→ **Tarefa**: Escreva a continuação do texto sobre a decisão sumária de 15 de fevereiro de 2006, começando logo após a última frase apresentada.

→ **Texto fornecido**:
· · · · · · ·
2. Em 15 de Fevereiro de 2006, foi proferida decisão sumária, ao abrigo do
previsto no artigo 78º-A, nº 1, da LTC, pela qual se entendeu não conhecer do
objecto dos recursos interpostos.
É a seguinte a fundamentação constante desta decisão:
«1. Aferindo do preenchimento dos requisitos do recurso interposto por A., ao
abrigo da alínea c) do nº 1 do artigo 70º da LTC, por forma a decidir se deve ou
não conhecer-se do respectivo objecto, importa concluir que o acórdão do Supremo
Tribunal de Justiça não recusou a aplicação de norma constante de acto
legislativo, com fundamento na sua ilegalidade por violação de lei com valor
reforçado. Para tal concluir, é suficiente o confronto do teor desta alínea da
LTC com a norma cuja inconstitucionalidade o recorrente pretende ver apreciada –
o artigo 340º do Código de Processo Penal.
· · · · · · ·
→ **Os dados**:
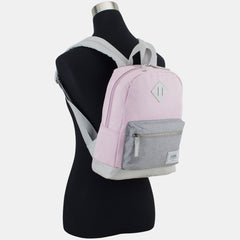 City Pulse Classic Zipper Backpack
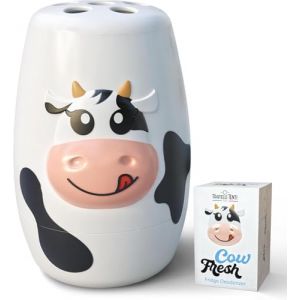 Fratelli Tenti Désodorisant Frigo Au Bicarbonate De Soude - Récipient Vache| Anti Odeur Frigo Et Odeur Frigo | éliminateur Frigo Odeur Et, Garantissant Fraîcheur | Desodorisant Pour Frigo (JAMONPRIVE, neuf)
· · · · · · ·
→ **Resposta**:
A conclusão no sentido do não conhecimento do objecto do recurso mantém-se se
considerarmos que o mesmo foi interposto ao abrigo da alínea b) do nº 1 do
artigo 70º da LTC, uma vez que não se verifica um dos requisitos do recurso de
constitucionalidade aqui previsto: a aplicação pela decisão recorrida, como
ratio decidendi, da norma cuja inconstitucionalidade foi suscitada durante o
processo. Com efeito, o acórdão do Supremo Tribunal de Justiça aplicou o artigo
400º, nº 1, alíneas c) e f), do Código de Processo Penal e não o artigo 340º do
mesmo Código.
Justifica-se, assim, a prolação da presente decisão sumária (artigo 78º-A, nº 1,
da LTC).
2. Convidado a indicar a alínea do nº 1 do artigo 70º da LTC, ao abrigo da qual
interpunha o recurso de constitucionalidade, o recorrente B. indicou a alínea
d).
A alínea d) do nº 1 do artigo 70º da LTC dispõe que cabe recurso para o Tribunal
Constitucional das decisões dos tribunais que recusem a aplicação de norma
constante de diploma regional, com fundamento na sua ilegalidade por violação do
estatuto da região autónoma ou de lei geral da República.
Confrontado o teor desta alínea com as norma mencionadas na resposta ao convite
ao aperfeiçoamento do requerimento de interposição de recurso para este Tribunal
– os artigos 412º, nºs 3 e 4, e 379º, nº 1, alínea c), do Código Penal [quer
referir-se, certamente, o Código de Processo Penal] – é manifesto que não se
mostram preenchidos os requisitos do recurso interposto».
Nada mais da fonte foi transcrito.